Il s’agit avant tout d’une question de taille. Lorsqu’elle est appliquée à un pays suffisamment grand et peuplé, la démocratie perd de son efficacité, car elle se transforme en une simple “domination populaire” d’une région sur les autres. Bien entendu, les arguments selon lesquels l’Amérique n’est pas une “démocratie” mais plutôt une “république constitutionnelle” pour cette même raison prennent rapidement le dessus. Mais ces arguments tournent généralement autour des caractéristiques constitutionnelles spécifiques de la chose, plutôt que de la “Démocratie” comme l’éthique plus vaguement définie que notre classe dirigeante voudrait nous faire croire qu’elle anime notre époque actuelle en Occident ; vous savez, la Démocratie dans la romance fleurie : la liberté, “l’état de droit”, et une supériorité morale bizarrement indéfinie.
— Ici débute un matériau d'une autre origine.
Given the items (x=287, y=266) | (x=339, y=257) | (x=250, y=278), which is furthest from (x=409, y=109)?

Si vous remarquez bien, ces jours-ci, les dirigeants occidentaux utilisent presque exclusivement le terme de cette manière plus abstraite, évoquant le “sentiment” de vertu par rapport à la “jungle sauvage” du reste du monde. La “démocratie” est un terme que l’on jette en pâture pour évoquer simplement la morale d’une manière délibérément obscure et indéfinissable, plutôt que les contours législatifs spécifiques de la signification originelle.

En y réfléchissant, on s’aperçoit rapidement que la “démocratie” et la “république constitutionnelle” sont toutes deux incapables de répondre aux principaux problèmes de la modernité, ce qui réduit à néant les arguments qui les détournent de leur but. Dans la “démocratie”, c’est la foule qui gouverne tout. Lorsqu’un pays s’agrandit suffisamment, cela signifie que les votes des États à forte population – ou même des régions comme la Californie et le Beltway – l’emportent sur les valeurs intrinsèques de régions comme, par exemple, les Appalaches. Les réglementations élaborées par des libéraux cosmopolites à des milliers de kilomètres de là s’abattent sur ces régions comme une espèce envahissante de kudzu, non désirée et destructrice.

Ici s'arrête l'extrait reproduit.